In late 2004, the Wyllie Group announced a $9 million plan, designed by Cox, Howlett & Bailey Woodland, to expand the boat harbour's Sorrento Quay shopping precinct by expanding the northern side of the facility with 800 m2 of retail and dining space and a two-storey tavern of 1,500 m2. A 175 m footbridge with a drawbridge, would cross the harbour from the new area to the northern parking area. The Western Australian Planning Commission approved the now $12 million project in 2005 and the Wyllie Group lodged an application for a building licence in November of the same year.

In May 2006, the Department for Planning & Infrastructure committed $5 million to expand the area they managed at the boat harbour with boardwalks, upgrades to picnic areas, new barbecue facilities, toilets, improved lightning, trees, grass and shade structures with work to begin in August of that year. The new development cost $30 million when it was opened by MLA Rob Johnson on 13 December 2008. The new Breakwater Tavern had been fitted out at $7 million by the Reid family.
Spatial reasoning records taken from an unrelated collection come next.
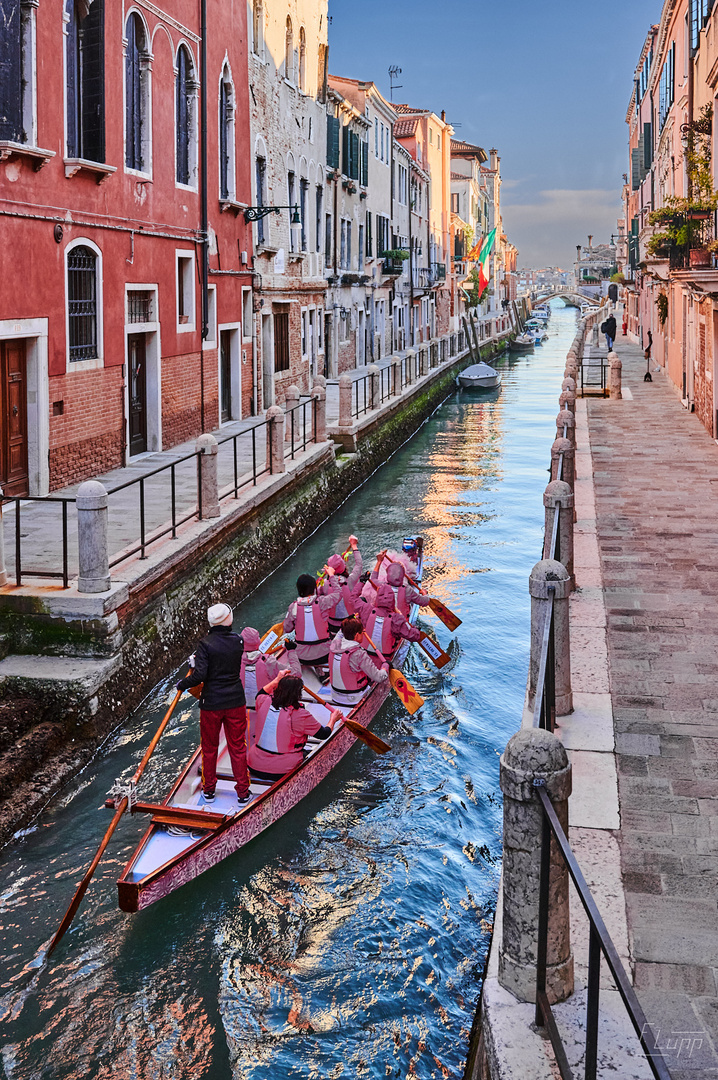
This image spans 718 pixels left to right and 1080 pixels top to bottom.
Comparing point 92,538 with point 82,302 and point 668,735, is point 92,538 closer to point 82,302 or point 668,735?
point 668,735

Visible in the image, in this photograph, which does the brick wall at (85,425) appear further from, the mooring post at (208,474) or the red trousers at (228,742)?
the red trousers at (228,742)

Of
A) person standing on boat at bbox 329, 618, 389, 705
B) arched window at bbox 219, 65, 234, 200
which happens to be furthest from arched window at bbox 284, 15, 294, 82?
person standing on boat at bbox 329, 618, 389, 705

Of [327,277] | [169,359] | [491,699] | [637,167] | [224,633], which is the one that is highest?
[637,167]

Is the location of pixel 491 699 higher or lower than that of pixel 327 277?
lower

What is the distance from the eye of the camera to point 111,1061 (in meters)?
5.73

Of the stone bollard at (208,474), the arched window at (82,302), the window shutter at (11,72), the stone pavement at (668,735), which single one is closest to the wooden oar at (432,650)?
the stone pavement at (668,735)

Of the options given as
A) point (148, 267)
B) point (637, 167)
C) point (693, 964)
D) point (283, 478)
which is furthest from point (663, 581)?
point (637, 167)

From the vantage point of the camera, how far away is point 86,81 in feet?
47.4

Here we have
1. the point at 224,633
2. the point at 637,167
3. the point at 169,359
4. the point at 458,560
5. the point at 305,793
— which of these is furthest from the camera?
the point at 637,167

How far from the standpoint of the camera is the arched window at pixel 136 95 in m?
16.0

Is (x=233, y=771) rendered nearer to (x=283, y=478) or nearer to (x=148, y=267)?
(x=283, y=478)

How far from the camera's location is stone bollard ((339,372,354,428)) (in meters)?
21.6

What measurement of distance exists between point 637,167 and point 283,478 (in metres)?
37.3

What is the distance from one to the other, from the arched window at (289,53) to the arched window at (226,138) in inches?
190
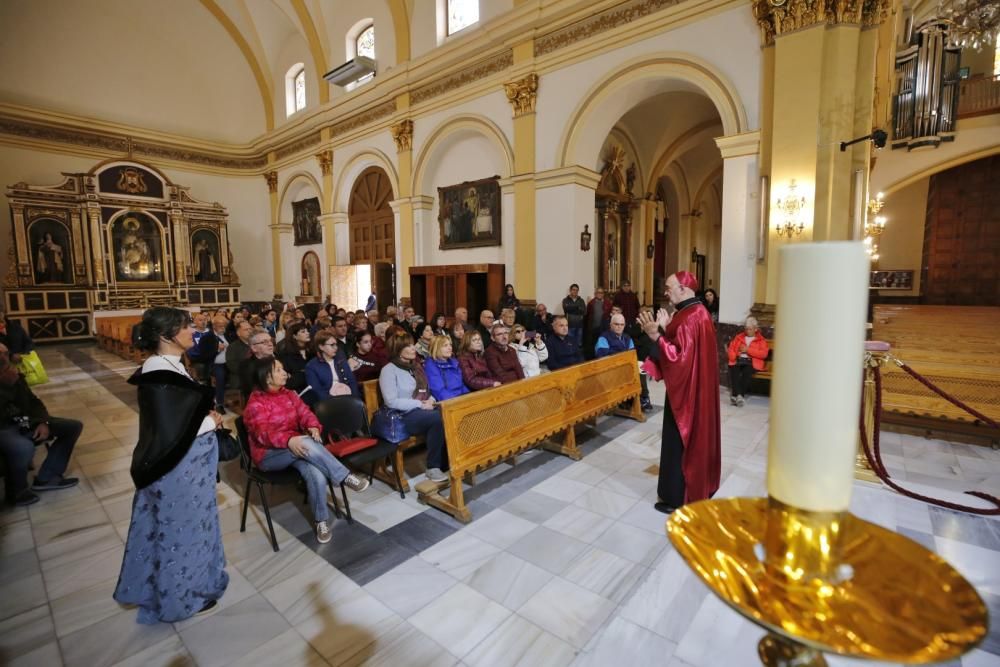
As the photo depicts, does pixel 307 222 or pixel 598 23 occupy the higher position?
pixel 598 23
A further 19 marine pens had been constructed along with a new Rottnest Island ferry terminal. Another stage was planned with the redevelopment of the old tavern and the adding of more shops and food and beverage facilities.

In June 2016, The Great Escape closed after its tenancy lease wasn't renewed, but briefly reopened with the dry attractions, trampolines and Wacky Putt operating in Summer 2016. The park was eventually demolished in November 2017 after standing idle for nine months. On 12 September 2018, after leaseholder Wyllie Group struck a deal with local family company, Pirate's Cove Adventure Golf, plans emerged of a complex in the former Great Escape site that would include two themed 18-hole golf courses, a double flowrider, a cafe, a small bar and a beach kiosk, with completion scheduled in March 2019. However the next month, the project was suddenly cancelled following negative publicity surrounding a shareholder of Pirate's Cove Adventure Golf and his previous business relationship with notorious child rapist William Goad.

==Attractions==
Hillarys is also home to Aquarium of Western Australia (AQWA) which showcases the marine life and unique regions of Western Australia's 12,000 km coastline.

Other attractions in and around the harbour include helicopter flights, fishing charters and cruises. A ferry also departs from here to Rottnest Island daily.